Differences between SALSA beta-SC and other aggregation algorithms
Several aggregation algorithms have been produced by other research groups, often including a graphical format (Fernandez-Escamilla et al. 2004; Linding et al. 2004; Sánchez de Groot et al. 2005; Tartaglia et al. 2005; Thompson et al. 2006). Such outputs highlight regions in protein sequences with higher thermodynamic propensities for aggregation and are often correlated with the aggregation rate in vitro. In at least one of these algorithms, peaks of the graphs indicate where in the sequence a protein's aggregation propensity is most likely to be sensitive to mutations (Pawar et al. 2005). The beta-SC plots are unique in that the algorithm employs only a single physicochemical property of amino acids (beta-strand propensity). Thus, these plots are not intended to predict the Rate of protein aggregation. The experimentally observed rates of fibril assembly by recombinant human {alpha}-syn, as well as {alpha}-syn, beta-syn, {gamma}1-syn, and {gamma}2-syn from Fugu rubripes, have been found to correlate with other physicochemical properties, including electrostatic charge repulsion, hydrophilicity, and secondary structural propensities (Yoshida et al. 2006).
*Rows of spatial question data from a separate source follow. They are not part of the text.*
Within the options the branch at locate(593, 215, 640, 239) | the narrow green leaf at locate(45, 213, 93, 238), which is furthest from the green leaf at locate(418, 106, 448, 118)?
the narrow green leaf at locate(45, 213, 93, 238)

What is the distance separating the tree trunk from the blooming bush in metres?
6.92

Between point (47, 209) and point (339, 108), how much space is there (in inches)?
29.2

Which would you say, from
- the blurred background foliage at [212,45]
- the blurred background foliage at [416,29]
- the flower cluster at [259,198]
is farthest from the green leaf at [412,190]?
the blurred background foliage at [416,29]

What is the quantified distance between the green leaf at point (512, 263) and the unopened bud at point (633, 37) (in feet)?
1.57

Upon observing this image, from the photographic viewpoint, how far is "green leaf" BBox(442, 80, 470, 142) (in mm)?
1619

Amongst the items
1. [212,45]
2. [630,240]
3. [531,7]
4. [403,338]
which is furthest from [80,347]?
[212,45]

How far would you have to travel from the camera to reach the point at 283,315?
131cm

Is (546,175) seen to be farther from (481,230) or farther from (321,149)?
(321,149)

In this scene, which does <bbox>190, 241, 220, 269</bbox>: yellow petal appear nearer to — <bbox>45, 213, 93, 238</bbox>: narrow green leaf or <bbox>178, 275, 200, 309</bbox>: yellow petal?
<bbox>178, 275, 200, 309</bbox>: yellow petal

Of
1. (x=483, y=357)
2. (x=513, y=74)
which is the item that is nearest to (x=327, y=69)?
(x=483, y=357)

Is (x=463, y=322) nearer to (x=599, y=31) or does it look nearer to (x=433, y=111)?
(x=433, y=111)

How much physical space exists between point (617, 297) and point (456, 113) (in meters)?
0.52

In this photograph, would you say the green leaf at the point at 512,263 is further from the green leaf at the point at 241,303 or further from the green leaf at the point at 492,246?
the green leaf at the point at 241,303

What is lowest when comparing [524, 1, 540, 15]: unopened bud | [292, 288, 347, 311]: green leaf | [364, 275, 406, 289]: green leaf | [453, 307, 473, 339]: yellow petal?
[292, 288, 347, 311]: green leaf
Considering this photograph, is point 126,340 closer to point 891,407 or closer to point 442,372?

Similar correlations have also been observed for a number of other proteins (Chiti et al. 2002, 2003). SALSA measures an intrinsic structural propensity and is therefore insensitive to the environment (i.e., pH, temperature, salt concentrations). Extrinsic factors are taken into account by some of the algorithms that predict aggregation rates and aggregation propensities (Fernandez-Escamilla et al. 2004; Pawar et al. 2005; Tartaglia et al. 2005). Although we do observe some degree of overlap with the graphical outputs of these algorithms, SALSA beta-SC is the only algorithm that is specialized to amyloid fibrillar aggregation and not to other forms of protein aggregation, and this may be part of the reason for the difference in the various outputs.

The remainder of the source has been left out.